Выбрать главу

Мать о. Павла, Татьяна Никаноровна со своими внуками, старшая Машенька и двойняшки Аня с Ваней, 1967 год

Жена Вера, двойняшки Аня и Ваня и старшая дочь Мария. Фото, присланное в тюрьму, 1971 год

ПОСВЯЩАЕТСЯ ЛЕНУРУ ИБРАИМОВУ (крымский татарин, с которым вместе сидели)

Белый Крым застелил виноград, как беда. Только вам не вернуться назад никогда. Память в сердце, как нож вонзим — Ярким солнцем охваченный Крым. Слёзы нашей общей беды В горькой чаше морской воды.
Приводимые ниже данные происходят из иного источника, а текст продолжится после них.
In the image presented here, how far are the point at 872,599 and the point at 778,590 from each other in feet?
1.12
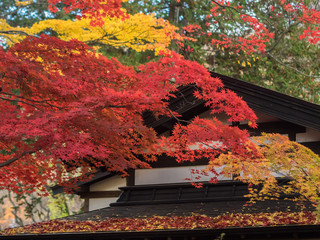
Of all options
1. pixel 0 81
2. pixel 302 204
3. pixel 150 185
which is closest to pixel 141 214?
pixel 150 185

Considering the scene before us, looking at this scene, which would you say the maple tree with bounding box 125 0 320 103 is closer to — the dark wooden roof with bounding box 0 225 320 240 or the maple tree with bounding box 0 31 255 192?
the maple tree with bounding box 0 31 255 192

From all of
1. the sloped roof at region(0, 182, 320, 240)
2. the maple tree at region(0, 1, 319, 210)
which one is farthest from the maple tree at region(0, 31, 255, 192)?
the sloped roof at region(0, 182, 320, 240)

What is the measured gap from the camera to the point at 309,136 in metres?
11.1

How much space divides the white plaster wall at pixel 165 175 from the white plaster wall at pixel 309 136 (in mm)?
2157

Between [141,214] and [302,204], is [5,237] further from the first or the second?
[302,204]

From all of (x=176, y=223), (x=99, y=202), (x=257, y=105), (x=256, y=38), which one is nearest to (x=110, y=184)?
(x=99, y=202)

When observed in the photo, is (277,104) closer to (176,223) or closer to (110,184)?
(176,223)

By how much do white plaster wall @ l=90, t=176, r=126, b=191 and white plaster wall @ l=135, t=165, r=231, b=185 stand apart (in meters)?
0.97

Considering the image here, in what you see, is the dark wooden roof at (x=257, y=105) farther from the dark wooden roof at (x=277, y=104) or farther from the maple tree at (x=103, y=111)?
the maple tree at (x=103, y=111)

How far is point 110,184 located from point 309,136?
19.6 feet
Родина, руки твои целовать и глаза, Только мне до тебя достать нельзя. Родина, отнятая, но моя! Вам — только слёзы, чужие края. Сердце — тебе, огневой херувим, Далекий, но незабываемый Крым! 1973 г.

ПОСВЯЩАЕТСЯ ПАВЛУ АДЕЛЬГЕЙМУ

А пальцы чешутся и чешутся на правой, На правой, той, которой нет. Есть рулька жуткая и бинт кровавый И воспалённый полубред. Твой лик так чёток и понятен: Черты лица чисты. По словно вымершей палате Свой путь проходишь ты. И я в почтенье и во гневе Вслед за тобой иду. О, чьи глаза в тот миг горели, Свершив продуманно беду! Измята плоть, кровь вырвалась наружу, В глазах круги и… мрак. Качался ты на дружеских руках, Которым вечно дорог был и нужен. Тянулись дни без скальпеля и йода. И сколько нужно пережить, Чтоб осознать, как мудрая природа Неумолимо плоть склоняет гнить. В огне нога — зловещий спрут гангрены. Блеск скальпеля, трещит под сталью ткань, И правая — по самое колено… Теперь попробуй, стройным стань! На правой пальцы чешутся и чешутся, На правой, той, которой не вернуть. Твоя душа сильна, она утешится, Свой продолжая путь. Ибраимов Ленур, 3 августа 1971 г. Крым. Симферополь

ПОСЛЕДНИЕ ДНИ

Время тоже потеряло ногу, Ковыляют дни на костылях. Уступает нехотя дорогу Прошлое в прокуренных усах. То как нищий милостыню просит, То грозит костлявою рукой, И кусок души моей уносит — Часть того, что я зову собой. Ухожу домой, прощайте, вышки, Что меня три года стерегли, Вы мне лучше, чем любые книжки Разобраться в жизни помогли. Ну и что ж, что ворота открыты, Нету чудной рыбки в неводу, К своему разбитому корыту Я листком оторванным приду. 1 ноября 1972 г.

ВОЗВРАЩЕНИЕ

В Каган, как в святую Мекку Из тюрьмы, где три года чах, Придёт одноногий калека С холщовым мешком на плечах. И грудью вдыхая свободу, Обнимет жену и детей. И слухи пойдут по народу: Вернулся в свой храм иерей. 3 июня 1972 г.

Отец Павел после освобождения, 1972 год

МОИ ПЕРСПЕКТИВЫ

Подумать нам уже пора О том, как в сумерках непрошенных Ко мне ты выйдешь со двора В халате, на плечи наброшенном. И всё, что было нереально, Вдруг станет невозможно близко: Цветы на скатерти крахмальной, Чай и горячие сосиски, Уютный свет и детский шум И эти ласковые руки — Отказывающийся ум Поверить в образы и звуки. А дальше что? Куда идти? Где заработать детям хлеба? В тупик заводят все пути Под безразлично серым небом. Незваным гостем к архиерею Войду в знакомый кабинет. "Служить? Я Вас принять не смею. Судимый, контра… Что вы! Нет". "Мы Вам помочь, конечно, рады, Но, — отвечает горсовет — Для человека Ваших взглядов Интеллигентной службы нет". Трудом тяжёлым я бы мог Хотя бы временно кормиться — Тюрьма оставила без ног. А инвалид на что годится? Владыкам явно недосуг. Моя судьба их не тревожит. Виновен? прав ли? — сбыть бы с рук. А там… пускай живёт, как может. А сплетни ниткою незримой Петлю на шею мне плетут: "Калека, контра, поп, судимый… И до сих пор ещё он тут? Таким нет места на земле Пусть задыхается в петле". Тут спорить мне не по плечу, И я молчу. Молчу. 20 сентября 1972 г.